Ontologies in Model-Prime

What is an ontology?

An ontology is a classification of data into categories, known as classes. For example, one might classify Living things into the classes Animal, Plant, Fungus, and so on. Animal might be further classified as Vertebrate, Arthropod, Mollusc, and so on. Every Vertebrate is an Animal, and every Animal is Living. This is called a subclass relationship, also known as an 'is-a' relationship.

The entire classification, consisting of any number of classes and subclass relationships, is an ontology.

Class Hierarchy

Screenshot of the ontology editor WebProtégé

Why are ontologies important for robotics data?

Model-Prime has an ONTOLOGY data type, which specifies that the values of that field are constrained to the classes of an ontology that you define. This can be useful for a number of reasons:

  • Data values are always enforced to be consistent; never worry about data being entered as "Bicyclist" sometimes and "Cyclist" at other times (if indeed those are the same thing). Instead, you can define a single class having multiple labels, so that those entries will be equivalent.

  • Data values are searchable according to the ontology hierarchy. For instance, you can search for all instances of Fungus including those that were labeled as Mushroom or any other subclass.

  • Ontologies can be maintained over time to add new classes or subclasses, to change their labels, or even to alter the subclass relationships between existing classes. This naturally allows your data models to increase in detail and specificity without having to re-ingest or backfill the data every time a change is made.

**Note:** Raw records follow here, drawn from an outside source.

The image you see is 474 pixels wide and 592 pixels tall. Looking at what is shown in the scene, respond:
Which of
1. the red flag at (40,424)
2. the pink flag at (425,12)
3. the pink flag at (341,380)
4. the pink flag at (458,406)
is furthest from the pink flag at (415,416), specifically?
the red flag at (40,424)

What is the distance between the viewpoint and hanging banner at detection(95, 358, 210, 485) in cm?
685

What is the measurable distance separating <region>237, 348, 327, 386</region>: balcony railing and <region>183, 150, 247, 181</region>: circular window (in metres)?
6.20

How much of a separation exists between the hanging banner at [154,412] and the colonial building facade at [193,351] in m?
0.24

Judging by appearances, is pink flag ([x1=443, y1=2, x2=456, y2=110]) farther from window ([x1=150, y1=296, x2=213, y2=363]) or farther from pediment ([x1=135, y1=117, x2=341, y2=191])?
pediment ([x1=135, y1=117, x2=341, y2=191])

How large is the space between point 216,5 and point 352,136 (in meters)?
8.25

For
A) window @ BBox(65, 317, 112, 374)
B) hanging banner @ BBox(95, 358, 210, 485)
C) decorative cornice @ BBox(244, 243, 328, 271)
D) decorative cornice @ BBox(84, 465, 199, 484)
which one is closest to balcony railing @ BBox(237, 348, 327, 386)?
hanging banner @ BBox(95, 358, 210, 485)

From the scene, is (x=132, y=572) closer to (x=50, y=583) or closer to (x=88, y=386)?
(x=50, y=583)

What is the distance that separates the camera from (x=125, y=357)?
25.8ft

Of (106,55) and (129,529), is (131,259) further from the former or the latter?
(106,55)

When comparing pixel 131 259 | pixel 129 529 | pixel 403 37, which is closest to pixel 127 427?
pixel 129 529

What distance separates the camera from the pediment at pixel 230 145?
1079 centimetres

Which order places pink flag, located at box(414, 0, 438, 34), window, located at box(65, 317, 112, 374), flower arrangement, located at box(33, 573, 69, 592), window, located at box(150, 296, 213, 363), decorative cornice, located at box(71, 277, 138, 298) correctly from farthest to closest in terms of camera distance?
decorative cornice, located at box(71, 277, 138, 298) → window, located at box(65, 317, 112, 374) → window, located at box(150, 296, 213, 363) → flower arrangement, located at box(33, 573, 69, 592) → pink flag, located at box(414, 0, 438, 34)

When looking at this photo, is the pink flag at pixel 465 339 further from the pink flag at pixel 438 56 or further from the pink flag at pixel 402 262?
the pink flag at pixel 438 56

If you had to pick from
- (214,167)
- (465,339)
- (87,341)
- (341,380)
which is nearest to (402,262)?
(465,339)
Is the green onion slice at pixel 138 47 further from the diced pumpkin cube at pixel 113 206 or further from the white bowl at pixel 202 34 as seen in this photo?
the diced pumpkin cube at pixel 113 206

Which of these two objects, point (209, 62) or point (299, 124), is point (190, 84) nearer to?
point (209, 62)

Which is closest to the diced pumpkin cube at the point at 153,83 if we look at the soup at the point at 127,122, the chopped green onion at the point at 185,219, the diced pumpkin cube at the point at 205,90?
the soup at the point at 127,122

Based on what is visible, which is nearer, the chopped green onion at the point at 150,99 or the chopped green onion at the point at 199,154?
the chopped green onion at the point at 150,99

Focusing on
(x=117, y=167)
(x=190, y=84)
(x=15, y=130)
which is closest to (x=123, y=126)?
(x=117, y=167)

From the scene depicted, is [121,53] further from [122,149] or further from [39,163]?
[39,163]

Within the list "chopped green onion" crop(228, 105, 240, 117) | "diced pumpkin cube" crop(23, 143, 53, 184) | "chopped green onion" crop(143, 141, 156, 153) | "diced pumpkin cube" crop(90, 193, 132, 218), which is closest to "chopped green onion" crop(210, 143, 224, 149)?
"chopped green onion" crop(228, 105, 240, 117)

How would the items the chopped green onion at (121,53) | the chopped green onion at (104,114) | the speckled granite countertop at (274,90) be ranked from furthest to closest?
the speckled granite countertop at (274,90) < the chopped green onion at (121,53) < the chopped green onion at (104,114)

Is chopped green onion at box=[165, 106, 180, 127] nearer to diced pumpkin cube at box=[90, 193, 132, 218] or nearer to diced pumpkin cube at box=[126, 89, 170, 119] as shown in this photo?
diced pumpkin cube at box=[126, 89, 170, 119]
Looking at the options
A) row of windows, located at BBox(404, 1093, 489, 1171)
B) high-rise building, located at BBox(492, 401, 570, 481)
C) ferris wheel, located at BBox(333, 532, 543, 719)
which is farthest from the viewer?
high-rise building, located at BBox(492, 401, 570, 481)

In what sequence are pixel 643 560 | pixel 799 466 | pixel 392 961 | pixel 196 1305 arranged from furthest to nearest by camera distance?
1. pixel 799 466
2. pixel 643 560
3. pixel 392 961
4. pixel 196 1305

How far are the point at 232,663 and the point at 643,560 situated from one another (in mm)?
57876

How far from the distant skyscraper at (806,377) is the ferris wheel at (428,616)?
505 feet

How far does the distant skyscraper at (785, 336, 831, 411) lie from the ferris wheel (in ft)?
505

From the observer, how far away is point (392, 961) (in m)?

Ontology fields can be used for anything from a simple enumeration (e.g. days of the week or states in a finite state machine), to a detailed classifcation of actors recognized by an AI model, to a classification of anomaly or error categories on the robot itself. Be inventive! We encourage the use of richly annotated ontology descriptors instead of "dumb" text labels when possible, so that you can get the most out of your data.